5. "Bad Year For Cane": This is a song about divorce, about loss and regrowth. It's the story of a character who finds himself with fallow fields, and only half his old capacity to farm them.

6. "Looks Like God": This song is about drawing inspiration from the beautiful 'mistakes' in life. I took the liberty of using some of the most glorious natural features of our world, and attributing them to God's errors, and saying, what the hell, if God can make lemonade out of lemons, maybe we should keep our chins up.

7. "Cries Of Shadows": This song is a life-cycle parable about how our relationship with our own shadowy darker side evolves as we move through life. It's always been my contention that we can never fully repair the cracks in our own character and psyche, but our relationship with that part of ourselves continues to evolve, sometimes driving us, sometimes embracing us. This song cycles through the phases.
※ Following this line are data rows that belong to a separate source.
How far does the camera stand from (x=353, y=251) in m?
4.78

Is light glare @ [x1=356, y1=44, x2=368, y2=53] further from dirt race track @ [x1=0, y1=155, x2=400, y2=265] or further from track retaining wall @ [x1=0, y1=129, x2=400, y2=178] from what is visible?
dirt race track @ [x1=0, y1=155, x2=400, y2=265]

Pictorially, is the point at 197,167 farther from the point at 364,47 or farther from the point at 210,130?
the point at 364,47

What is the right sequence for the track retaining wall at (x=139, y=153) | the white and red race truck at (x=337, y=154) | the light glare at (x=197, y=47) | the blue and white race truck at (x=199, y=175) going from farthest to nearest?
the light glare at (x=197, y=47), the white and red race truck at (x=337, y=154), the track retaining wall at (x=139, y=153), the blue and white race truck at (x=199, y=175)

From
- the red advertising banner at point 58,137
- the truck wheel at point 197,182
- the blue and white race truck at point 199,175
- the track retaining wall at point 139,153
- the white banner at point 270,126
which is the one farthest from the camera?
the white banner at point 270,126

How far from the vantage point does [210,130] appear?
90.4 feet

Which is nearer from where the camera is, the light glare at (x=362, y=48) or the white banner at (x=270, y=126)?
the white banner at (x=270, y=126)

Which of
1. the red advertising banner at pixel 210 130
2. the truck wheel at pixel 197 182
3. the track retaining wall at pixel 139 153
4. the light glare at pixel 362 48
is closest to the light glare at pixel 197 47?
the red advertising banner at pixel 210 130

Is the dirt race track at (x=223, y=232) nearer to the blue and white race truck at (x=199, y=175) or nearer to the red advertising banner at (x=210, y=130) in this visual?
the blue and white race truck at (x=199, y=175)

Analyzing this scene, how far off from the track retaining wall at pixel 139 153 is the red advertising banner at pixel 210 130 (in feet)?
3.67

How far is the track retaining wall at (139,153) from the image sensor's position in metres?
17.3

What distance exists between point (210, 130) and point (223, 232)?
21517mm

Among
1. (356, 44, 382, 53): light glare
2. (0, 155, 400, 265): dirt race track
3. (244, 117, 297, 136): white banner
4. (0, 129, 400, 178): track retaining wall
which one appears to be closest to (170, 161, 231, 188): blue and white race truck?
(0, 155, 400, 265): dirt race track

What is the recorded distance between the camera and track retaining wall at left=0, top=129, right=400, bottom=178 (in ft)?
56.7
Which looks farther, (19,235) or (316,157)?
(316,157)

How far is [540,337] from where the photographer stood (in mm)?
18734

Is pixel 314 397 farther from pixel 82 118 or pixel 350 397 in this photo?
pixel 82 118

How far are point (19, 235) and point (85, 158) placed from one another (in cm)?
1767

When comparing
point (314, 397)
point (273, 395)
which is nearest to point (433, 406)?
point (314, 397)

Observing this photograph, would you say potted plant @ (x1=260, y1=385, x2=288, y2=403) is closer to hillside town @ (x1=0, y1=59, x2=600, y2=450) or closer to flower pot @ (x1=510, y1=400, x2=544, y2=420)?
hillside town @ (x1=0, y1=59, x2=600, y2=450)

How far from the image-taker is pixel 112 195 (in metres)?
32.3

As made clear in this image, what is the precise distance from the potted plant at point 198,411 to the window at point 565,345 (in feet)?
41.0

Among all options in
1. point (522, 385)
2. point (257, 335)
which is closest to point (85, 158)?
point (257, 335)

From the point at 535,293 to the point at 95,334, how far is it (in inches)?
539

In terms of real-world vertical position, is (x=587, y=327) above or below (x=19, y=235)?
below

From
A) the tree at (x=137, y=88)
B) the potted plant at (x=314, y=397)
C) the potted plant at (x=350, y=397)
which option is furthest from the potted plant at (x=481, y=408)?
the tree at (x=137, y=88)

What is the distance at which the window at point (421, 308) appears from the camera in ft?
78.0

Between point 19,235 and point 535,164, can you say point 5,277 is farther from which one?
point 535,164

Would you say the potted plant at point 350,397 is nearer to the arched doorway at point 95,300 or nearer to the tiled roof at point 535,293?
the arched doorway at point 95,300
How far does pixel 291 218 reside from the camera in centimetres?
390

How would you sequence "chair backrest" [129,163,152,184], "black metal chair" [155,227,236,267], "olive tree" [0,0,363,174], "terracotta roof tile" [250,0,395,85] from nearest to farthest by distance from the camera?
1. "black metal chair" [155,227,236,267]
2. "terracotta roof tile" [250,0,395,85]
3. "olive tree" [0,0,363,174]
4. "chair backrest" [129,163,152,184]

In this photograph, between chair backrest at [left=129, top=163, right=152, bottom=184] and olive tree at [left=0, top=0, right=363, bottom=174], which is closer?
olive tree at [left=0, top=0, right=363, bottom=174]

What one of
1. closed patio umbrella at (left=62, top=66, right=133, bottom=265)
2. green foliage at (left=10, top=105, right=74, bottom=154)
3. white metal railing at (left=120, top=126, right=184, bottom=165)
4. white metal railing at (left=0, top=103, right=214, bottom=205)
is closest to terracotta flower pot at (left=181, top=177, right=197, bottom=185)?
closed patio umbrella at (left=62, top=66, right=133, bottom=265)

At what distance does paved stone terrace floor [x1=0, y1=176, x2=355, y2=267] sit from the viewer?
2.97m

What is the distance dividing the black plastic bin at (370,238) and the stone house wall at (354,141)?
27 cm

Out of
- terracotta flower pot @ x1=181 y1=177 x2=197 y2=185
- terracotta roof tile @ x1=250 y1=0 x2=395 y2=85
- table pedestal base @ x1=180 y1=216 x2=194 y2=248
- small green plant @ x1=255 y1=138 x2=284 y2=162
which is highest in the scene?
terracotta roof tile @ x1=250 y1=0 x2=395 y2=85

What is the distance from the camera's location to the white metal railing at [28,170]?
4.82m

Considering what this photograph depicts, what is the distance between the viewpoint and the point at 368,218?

8. "All The More To Wonder": This song is a Who What Where and When of people-watching. There's some micro-relationship that forms when we watch people live their lives, even from a distance. And it always seems to move from detached observation to more active introspection. This song is about the crossing of that line.

9. "Cry On The Flowers": This is a song about the process of catharsis. It's the tale of a woman who has closed herself up for self-protection, and who is now releasing all of her pain and suffering, and tiny step by tiny step, opening up and reemerging back into the world.

10. "Paper Cranes": As we get older, and as life gets fuller and fuller with projects and people with whom we want to immerse ourselves, the days seem to get shorter and faster and foggier. I started imagining our lives as books of journal entries. And as our lives fill up and speed up, the pages start flying out of the book in furious fashion, leaving us almost empty. I'm not sure if there's a way to ever slow things down. But I liked the idea of those pages folding themselves into beautiful little birds, and if they're going to fly out of the book, they could at least fill the sky with origami memories.

11. "Wings Of No Restraint": This is a song about someone drifting off into an abyss. But more, it's a song about being that friend to a person who's drifting off into an abyss. I think we've all had the experience of watching someone we love come ungrounded. And it's a really sad helpless feeling. We do what we can to moor them back down. But sometimes, at a certain point, all we can do is watch them float away. And then sometimes we just can't bring ourselves to watch, anymore. And all we can do is drop our eyes and reel in our line. I think we've all been on either end of that line at one time or another. But it sure is a lonely feeling when one side of the line goes slack.



Danny Schmidt, I have seen him once, singing one song. At the Dutch Roots Of Heaven festival in 2005 he came running across the street in the rain from another location, to join in and have some fun on stage with The Hackensaw Boys. A rather odd combination. He seemed such a genuinely nice person, that I kept his name in mind and promised myself to check out his music, which I did.

Danny's seventh studio album is a beautiful production, with a crystal clear folk rock sound, played by cream of the crop musicians. A bit dark and moody, always intriguing and mysterious, inviting us to listen again and explore the deeper hidden meanings of the philosophical songs.

Danny is an authentic folk poet, old school in the best meaning of that expression. I love his compassionate voice with all its nuances and compelling persuasion. The female harmony vocals and the background choir are just gorgeous. After years and years of experience playing many solo shows, Danny is also a master on the acoustic guitar. My favorite tracks are touching "Faith Will Always Rise" and also "Paper Cranes" with that ominous electric guitar part. Danny's thoughts about friendship, describing "Wings Of No Restraint", are so moving. What else is there to say? Oh yes, I love these pretty pictures of the owls!